At first glance, this seems plausible. Dreams are indeed partly random neural firings, and it's true that oversimplified dream interpretation—such as universal dream dictionaries—is pseudoscientific nonsense. Dreaming about losing teeth doesn't universally symbolize financial stress, nor does a snake in your dream always mean betrayal.
However, Dr. Gurner goes too far in claiming dreams have "no real meaning." To understand why, we must first clarify what "meaning" means in this context.
The Meaning of "Meaning"
Meaning, in cognitive terms, is the emergent coherence our minds find when interpreting stimuli. It's not about an external dictionary of symbolic equivalences. Instead, meaning arises from identifying patterns and relationships between our internal emotional and cognitive landscape (inputs) and the narratives or experiences our brain generates (outputs).

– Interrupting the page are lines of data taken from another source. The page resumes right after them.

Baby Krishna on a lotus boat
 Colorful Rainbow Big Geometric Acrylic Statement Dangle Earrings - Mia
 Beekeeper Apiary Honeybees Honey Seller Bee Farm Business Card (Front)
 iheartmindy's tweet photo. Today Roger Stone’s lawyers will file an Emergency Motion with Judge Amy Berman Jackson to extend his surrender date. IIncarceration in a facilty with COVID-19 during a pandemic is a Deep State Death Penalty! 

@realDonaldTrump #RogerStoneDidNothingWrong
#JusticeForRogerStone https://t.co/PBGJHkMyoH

Dreams as Black-Box Filters
Consider this metaphor: your dreaming brain is like a black-box digital filter. Even if you feed a black-box filter entirely random inputs, systematic analysis of its outputs can reveal internal properties and functions of that filter.
Dreams work similarly. Yes, random neural firings are part of the dreaming process. Yet the patterns our minds spontaneously generate—recurring themes, anxieties, desires, memories—offer genuine insights into our subconscious emotional and cognitive processes. Dreams aren't random noise; they're the subconscious mind organizing, synthesizing, and interpreting the noise.

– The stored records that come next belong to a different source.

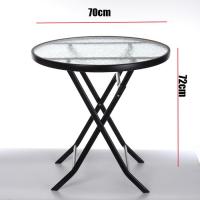 户外折叠桌钢化玻璃面圆桌方桌阳台桌奶茶店家用餐桌便捷式小圆桌定制 70折叠圆桌水纹(钢化) 默认尺寸
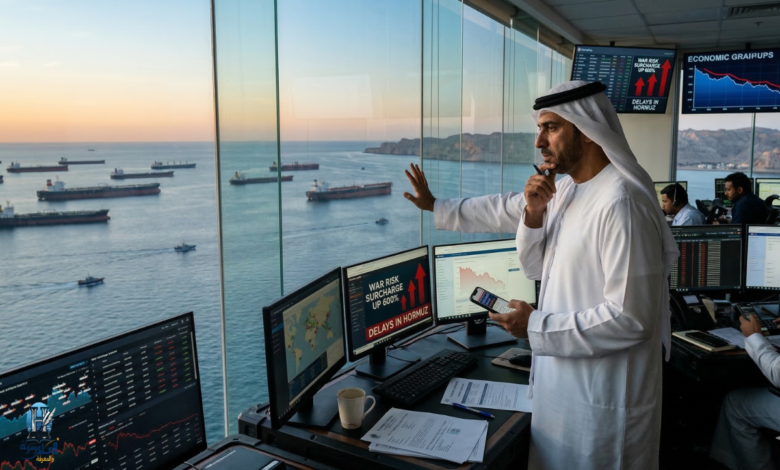 صورة فوتوغرافية لمسؤول لوجستيات إماراتي يرتدي الكندورة يراقب بقلق عشرات ناقلات النفط الراسية في مضيق هرمز من نافذة مكتبه المطل على الميناء في الفجر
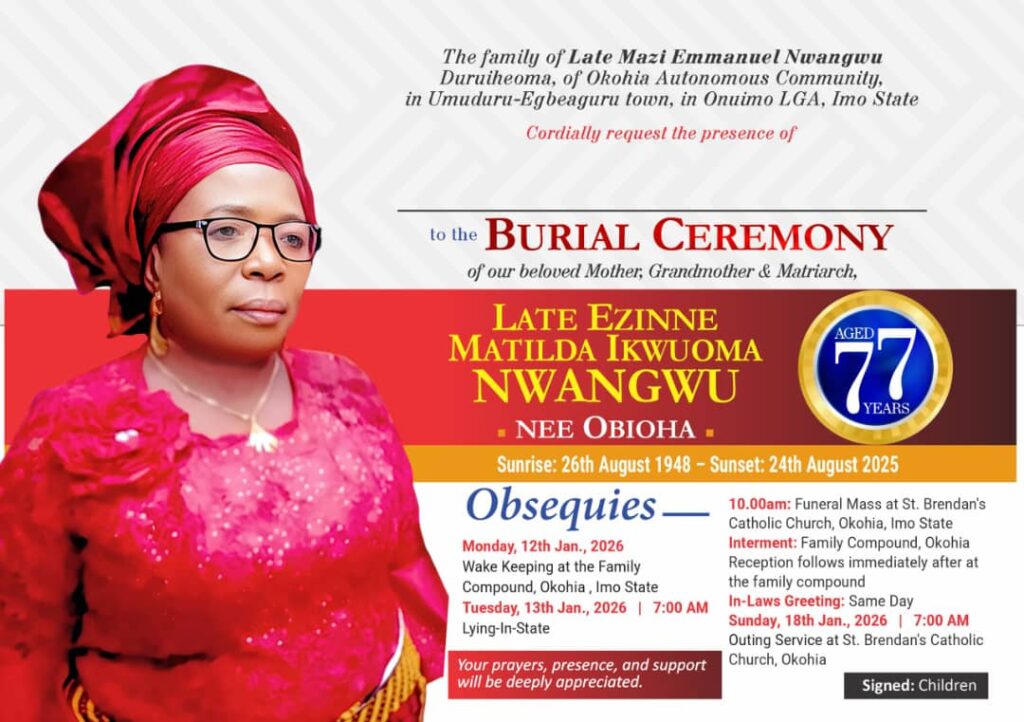 Imo Prepares To Bid Farewell To Beloved Matriarch, Ezinne Matilda Nwangwu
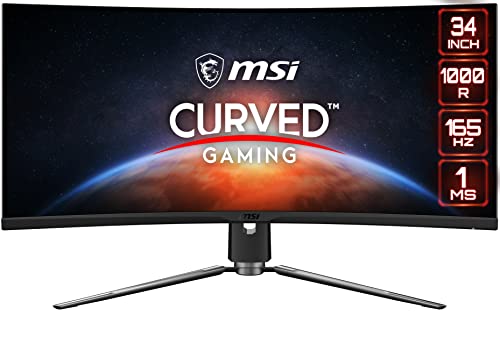 MSI MPG ARTYMIS 343CQR - Monitor Gaming Curvo UWQHD 34 Pulgadas (1000R, Panel VA 3440 x 1440, 165 Hz/1ms, FreeSync Premium, HDR 400, Mystic Light, Soporte Ajustable/VESA, Display Port 1.4 y HDMI 2.0)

Where Dr. Gurner Gets It Right—and Wrong
Dr. Gurner correctly rejects the simplistic, commercialized interpretation of dreams as universally symbolic. Where she errs is in assuming that the randomness of neural firings removes all interpretive value. Randomness at the input doesn't imply meaninglessness at the output. On the contrary, the brain is fundamentally a pattern-recognizing, sense-making organ. Its default mode is generating meaning.

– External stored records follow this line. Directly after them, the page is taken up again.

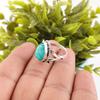 Натуральный камень Голубая бирюза Ювелирные изделия из стерлингового серебра 925 пробы Кольцо ручной работы для нее RR-57-25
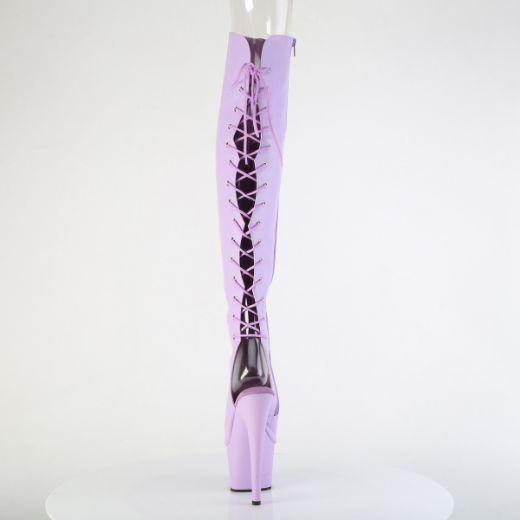 Product image of Pleaser ADORE-3019 Lavender Faux Leather/Lavender Matte 7 Inch Heel 2 3/4 Inch PF Open Toe Over-The-Knee Boot Side Zip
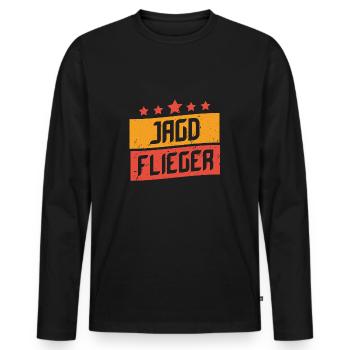 Jagdflieger Pilot Geschenk Weltkrieg Bruchpilot - Männer Premium Bio Langarmshirt - Schwarz - Vorne - Nico (187cm)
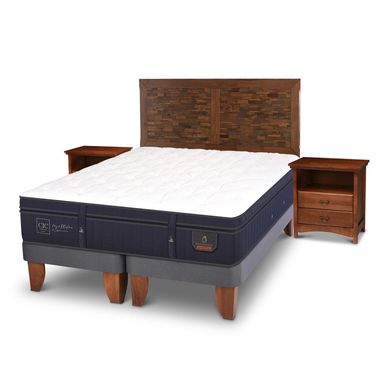 Cama europea super premium 2 plazas bd + muebles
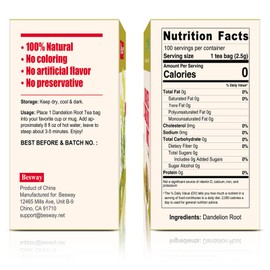 Besway Dandelion Root Tea Bag 100 counts, 2.5g/Bag Premium Roasted Dandelion Root Caffeine-Free, Detox Herbal Tea for Digestion & Immune Support 100% Natural, Non-GMO, Product of China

A More Nuanced Understanding
Rather than dismiss dreams as meaningless, a nuanced perspective appreciates their subjective, individual-specific meaning. While dreams aren't neatly symbolic in the simplistic sense, they remain profoundly meaningful as windows into our psychological state, emotional health, and cognitive strategies.
In short:
Incorrect: Universal, symbolic dream dictionaries.
Correct: Contextual, individual interpretations reflecting emotional and cognitive processing.
Recognizing this distinction allows us to appreciate the genuine value dreams provide as mirrors reflecting our internal mental and emotional worlds.